Scene-based reasoning records:
______
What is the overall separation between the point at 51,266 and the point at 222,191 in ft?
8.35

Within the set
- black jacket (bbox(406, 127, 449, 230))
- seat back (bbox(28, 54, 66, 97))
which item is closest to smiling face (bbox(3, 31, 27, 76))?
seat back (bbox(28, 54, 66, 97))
______
### TASK INSTRUCTIONS
Rewrite the records above, replacing "black jacket" with "dark jacket" and leaving everything else the same.

### FINAL RESULT
What is the overall separation between the point at 51,266 and the point at 222,191 in ft?
8.35

Within the set
- dark jacket (bbox(406, 127, 449, 230))
- seat back (bbox(28, 54, 66, 97))
which item is closest to smiling face (bbox(3, 31, 27, 76))?
seat back (bbox(28, 54, 66, 97))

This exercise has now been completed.